The former gives an obvious asymmetry in representation, making it easier to traverse the relationship in one direction than the other. It should be noted that relationships are asymmetric in the model, in that the outgoing relationships from a fact are ordered, but incoming relationships are not. Grouping relationships by source fact allows this ordering to be captured concisely by representing the relationships for a fact as an ordered list.

Links are used to model footnotes, as well as other relationships, and it was felt that making it easy to get from a fact to its associated footnote(s) was a benefit. It was felt that placing link information on facts gave a more intuitive format, than a separate block of JSON containing objects where both keys and values are IDs.

Consumers requiring more advanced, bi-directional traversal of relationships would not be unduly inconvenienced by representing link information on facts.

12 Absent properties vs empty objects/lists

In a number of places in the syntax, JSON objects may have properties whose values are a collection of zero or more items.

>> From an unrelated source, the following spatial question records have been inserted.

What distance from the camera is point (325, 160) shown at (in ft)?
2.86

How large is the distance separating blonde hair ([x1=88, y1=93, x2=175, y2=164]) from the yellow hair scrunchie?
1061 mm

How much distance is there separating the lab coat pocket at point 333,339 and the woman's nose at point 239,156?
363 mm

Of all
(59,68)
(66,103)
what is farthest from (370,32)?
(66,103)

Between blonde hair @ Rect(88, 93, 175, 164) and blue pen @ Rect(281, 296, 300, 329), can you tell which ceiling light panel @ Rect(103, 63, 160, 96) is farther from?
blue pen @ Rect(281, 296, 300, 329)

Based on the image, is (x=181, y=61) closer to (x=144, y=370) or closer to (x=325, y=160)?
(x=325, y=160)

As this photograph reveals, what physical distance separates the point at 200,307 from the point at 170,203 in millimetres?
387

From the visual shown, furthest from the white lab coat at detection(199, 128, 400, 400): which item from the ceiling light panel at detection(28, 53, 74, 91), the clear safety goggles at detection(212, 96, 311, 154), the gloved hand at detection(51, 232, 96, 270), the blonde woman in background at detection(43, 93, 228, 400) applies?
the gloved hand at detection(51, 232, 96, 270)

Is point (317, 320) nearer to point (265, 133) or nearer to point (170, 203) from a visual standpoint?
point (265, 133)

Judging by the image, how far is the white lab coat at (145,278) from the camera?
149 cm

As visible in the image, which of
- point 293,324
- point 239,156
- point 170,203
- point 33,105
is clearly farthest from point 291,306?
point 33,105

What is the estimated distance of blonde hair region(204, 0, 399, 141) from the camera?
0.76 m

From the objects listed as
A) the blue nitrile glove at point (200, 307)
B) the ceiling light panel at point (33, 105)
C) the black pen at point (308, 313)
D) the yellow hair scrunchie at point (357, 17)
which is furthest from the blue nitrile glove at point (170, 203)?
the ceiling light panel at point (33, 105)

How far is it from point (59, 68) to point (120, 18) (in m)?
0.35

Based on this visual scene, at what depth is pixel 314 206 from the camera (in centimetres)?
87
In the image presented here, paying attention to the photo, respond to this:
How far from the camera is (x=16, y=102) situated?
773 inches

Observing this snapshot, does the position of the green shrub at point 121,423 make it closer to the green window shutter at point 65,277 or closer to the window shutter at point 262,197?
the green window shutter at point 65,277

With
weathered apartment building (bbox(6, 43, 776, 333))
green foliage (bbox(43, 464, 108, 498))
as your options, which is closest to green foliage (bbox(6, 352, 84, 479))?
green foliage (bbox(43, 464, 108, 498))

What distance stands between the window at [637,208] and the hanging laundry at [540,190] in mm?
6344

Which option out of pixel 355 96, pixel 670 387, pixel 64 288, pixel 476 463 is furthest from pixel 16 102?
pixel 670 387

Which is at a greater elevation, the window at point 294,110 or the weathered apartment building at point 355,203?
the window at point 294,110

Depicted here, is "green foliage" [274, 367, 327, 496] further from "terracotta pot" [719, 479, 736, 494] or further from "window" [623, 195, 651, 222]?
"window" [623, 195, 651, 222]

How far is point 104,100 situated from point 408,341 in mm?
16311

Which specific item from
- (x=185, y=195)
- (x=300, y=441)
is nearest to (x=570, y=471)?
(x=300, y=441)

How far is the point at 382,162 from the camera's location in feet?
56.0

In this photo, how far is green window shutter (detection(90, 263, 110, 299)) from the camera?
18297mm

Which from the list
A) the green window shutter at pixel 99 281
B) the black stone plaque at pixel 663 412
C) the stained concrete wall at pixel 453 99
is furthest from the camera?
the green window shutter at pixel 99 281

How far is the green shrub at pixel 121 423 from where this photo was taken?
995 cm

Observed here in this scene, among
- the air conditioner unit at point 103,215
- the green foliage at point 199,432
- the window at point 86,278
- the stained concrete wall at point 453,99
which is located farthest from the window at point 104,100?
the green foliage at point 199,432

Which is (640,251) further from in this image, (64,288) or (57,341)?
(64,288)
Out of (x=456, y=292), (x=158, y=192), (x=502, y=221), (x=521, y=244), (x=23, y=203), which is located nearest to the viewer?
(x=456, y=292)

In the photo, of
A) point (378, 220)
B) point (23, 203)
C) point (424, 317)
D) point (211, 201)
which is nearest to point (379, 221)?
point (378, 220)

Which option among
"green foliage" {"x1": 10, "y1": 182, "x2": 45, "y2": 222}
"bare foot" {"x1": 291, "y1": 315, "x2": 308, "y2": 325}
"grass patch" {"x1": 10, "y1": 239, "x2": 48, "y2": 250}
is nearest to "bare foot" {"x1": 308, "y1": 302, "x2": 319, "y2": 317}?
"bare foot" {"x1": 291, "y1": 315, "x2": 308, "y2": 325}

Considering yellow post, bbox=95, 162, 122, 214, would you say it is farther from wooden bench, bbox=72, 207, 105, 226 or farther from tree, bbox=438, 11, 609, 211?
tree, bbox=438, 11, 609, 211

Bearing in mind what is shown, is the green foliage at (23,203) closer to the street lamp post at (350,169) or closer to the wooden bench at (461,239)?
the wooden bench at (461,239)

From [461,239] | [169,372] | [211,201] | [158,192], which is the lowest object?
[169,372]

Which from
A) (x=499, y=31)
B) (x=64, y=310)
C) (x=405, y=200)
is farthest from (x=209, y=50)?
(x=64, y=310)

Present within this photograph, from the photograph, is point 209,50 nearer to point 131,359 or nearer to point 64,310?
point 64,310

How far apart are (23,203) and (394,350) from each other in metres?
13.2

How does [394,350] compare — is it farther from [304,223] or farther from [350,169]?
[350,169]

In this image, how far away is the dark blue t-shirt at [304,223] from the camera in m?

For example the facts property on a report has a value which is an object containing zero or more facts.

In this case, an empty collection could be represented by omitting the property altogether, rather than requiring it to be present with no members. This is more concise, but requires a small amount of additional coding in most languages in order to cope with the possibility of an absent property.

Requiring all such properties to be present, even if the collection is empty, would impose an unnecessary overhead on document size. For example, many XBRL documents contain few, if any, links, but this property can be present on any fact in this document. Requiring it to be present would potentially add significantly to the size of the document.

It was felt that the benefit of having a single, consistent approach of allowing all such properties to be omitted outweighed the cost of a small amount of additional code needed to cope with the possible omission of the property, even in cases where the inclusion would not represent a significant overhead.

13 Namespaces for built-in dimensions

A goal of the Open Information Model has been to provide greater consistency between XBRL v2.1 "built-in" dimensions, such as period, unit, and concept, and taxonomy defined dimension, as defined in Dimensions 1.0. To this end, all dimensions in xBRL-JSON are defined in a single JSON object called dimensions.

xBRL-JSON makes use of QNames, but has tried to remove some of the associated complexity of the XML specifications, such as scoped namespace bindings, default namespaces, and non-unique prefixes (i.e. multiple prefixes for the same namespace).

To this end, earlier drafts used a fixed prefix of xbrl for built-in dimensions, but it was felt that this added unnecessary verbosity to the format. Built-in dimensions are now represented using unprefixed names. This has the benefits that:

  1. They can be accessed directly as properties in Javascript (see Section 6.2)
  2. Built-in and taxonomy-defined dimensions can be easily differentiated by the presence of a : in the name.

14 Error codes when validating fact values

The xBRL-JSON specification states that processors "MAY" use the error code oime:invalidFactValue if they are performing full validation of fact values.

This intended to provide a standard error code for use when validating constraints in specifications that don't prescribe error codes (e.g. XML Schema, XBRL v2.1 and the Data Types Registry), while permitting processors to use any existing codes they may already have in place for those specifications.

By contrast, the Extensible Enumerations 2.0 specification and the Dimensions 1.0 specification do define error codes, and in the interests of interoperability we require that those codes are used.